The evaporation system, also called EVAP on an automotive vehicle, traps and captures hydrocarbon vapors in the fuel system, which is related to emission control. The EVAP system recovers gas tank vented vapors, along with excess vapors expelled during engine running and refueling. If the hydrocarbon vapors do not remain contained and recycled, they can leak to the atmosphere, contributing to ozone pollution. A smog check, or emission control inspection, along with a code scanner, can determine a small or large EVAP system leak. A vehicle owner can use a smoke machine to pin-point the exact location of the leak and make the repair himself.
Things You'll Need
Code scanner (optional)
Trouble code book (optional)
Take your vehicle to a certified auto repair facility and have a technician hook up a code scanner to your vehicle. He will confirm that you have an EVAP emission control leak by looking up the trouble code. You can rent a code scanner from an auto parts store and perform your own scanner check. Hook up the code scanner to the universal jack under the dashboard and start the engine. If you find a trouble code displayed on the screen, write it down and look up the number in a trouble code book.

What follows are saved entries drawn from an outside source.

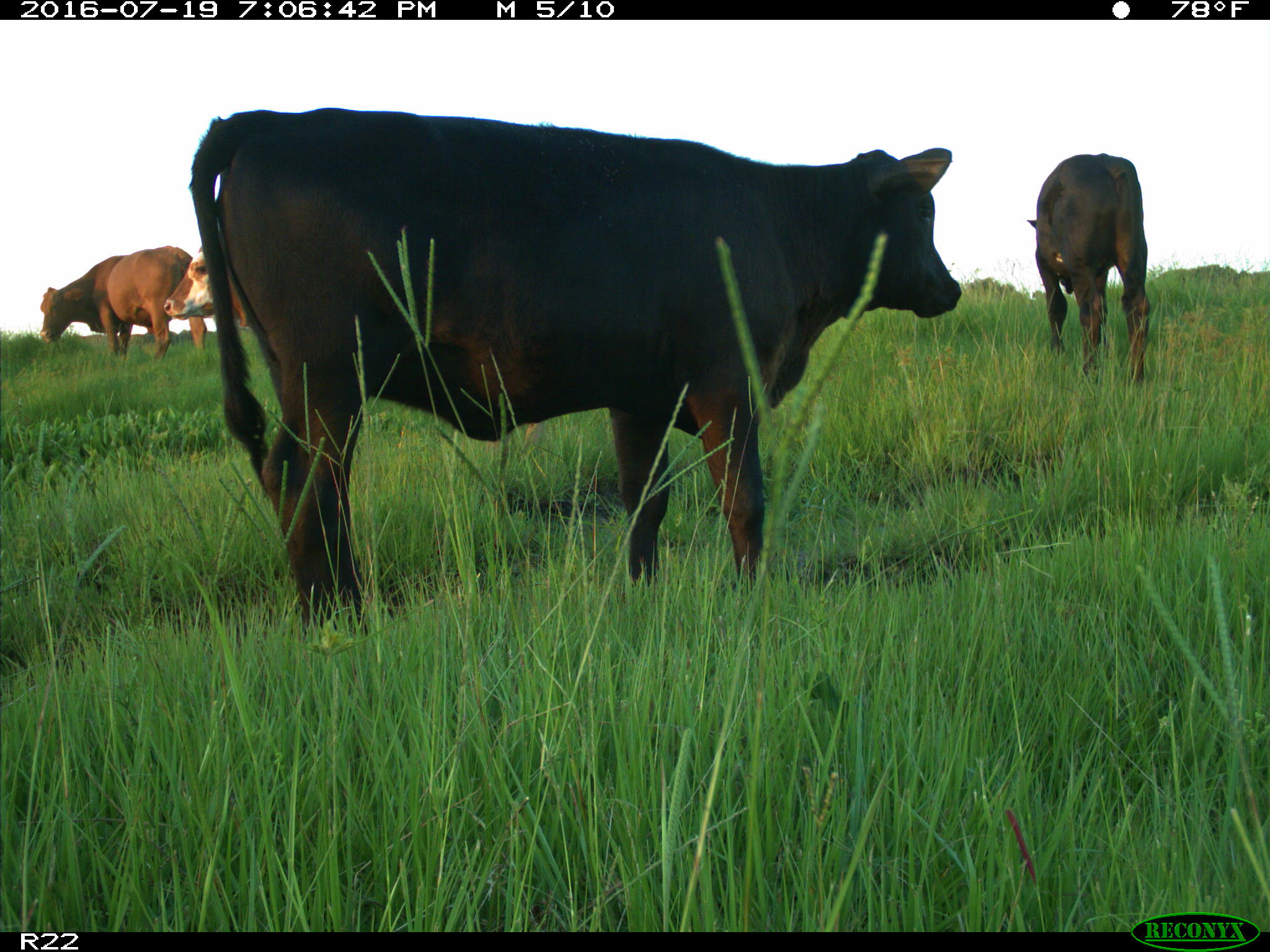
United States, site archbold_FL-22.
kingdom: Animalia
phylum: Chordata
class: Mammalia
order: Artiodactyla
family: Bovidae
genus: Bos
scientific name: Bos taurus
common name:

Place the vehicle transmission in "Park" for an automatic, and "Neutral" for a standard. Apply the emergency brake and raise the hood. Use a floor jack to lift the vehicle at both ends and place two jack stands under the front chassis frame, and two more under the rear frame. Slide under the vehicle, and check the fuel vapor vent hose that exits the fuel tank and runs along the chassis to the engine. The hose should have no cracks or sharp bends in it. Check the mounting bracket locations for scuffing or chaffing.
Refer to your owner's repair manual for the location of your EVAP system inside the engine compartment. Look for the charcoal canister, vent cap, vent solenoid, purge flow valve and EGR valve. Find the two small plastic lines that form a double port and attach near the vent cap. Remove the double port valve by pulling it off the nipples, which will leave two small holes in the port body. Attach an adapter cone, with hose, from a smoke machine to the top port hole, which should be the vacuum or intake manifold line.
Wedge a screwdriver in the throttle linkage to keep the throttle open. Turn on the smoke machine and let it pressurize the system for 2 to 3 minutes. If you see smoke coming out of the cold air intake hose, it means the system has pressurized. Use a strong flashlight to look at all the hoses, both large and thin, connected to the intake side of the emission control system. Check for small streams of white smoke coming from the hose connections and cracks in the hose. Once you find a leak, mark the hose with a piece of masking tape, so you can replace the hose.
Turn off the smoke machine and place the adapter cone into the lower double port hole. Turn the machine on and let the system pressurize. The lower port line will lead to the charcoal canister, so look for leaks in the line going to it and the connection points. Ignore the small amount of smoke emanating from the top of the vent cap -- this will be normal. Check high and low, all hoses, lines and connections. Tape any leaking hose with masking tape to identify the source of the leak. When finished, remove the smoke machine adaptor and hose and replug the double port back into the nipple connection.
Tips & Warnings
Many fuel tanks operate on as little as 2 psi pressure; always make sure the gas cap is fully tightened, to keep fuel vapors from escaping. A loose fuel cap can also trigger a trouble light, relative to the EVAP emission control system.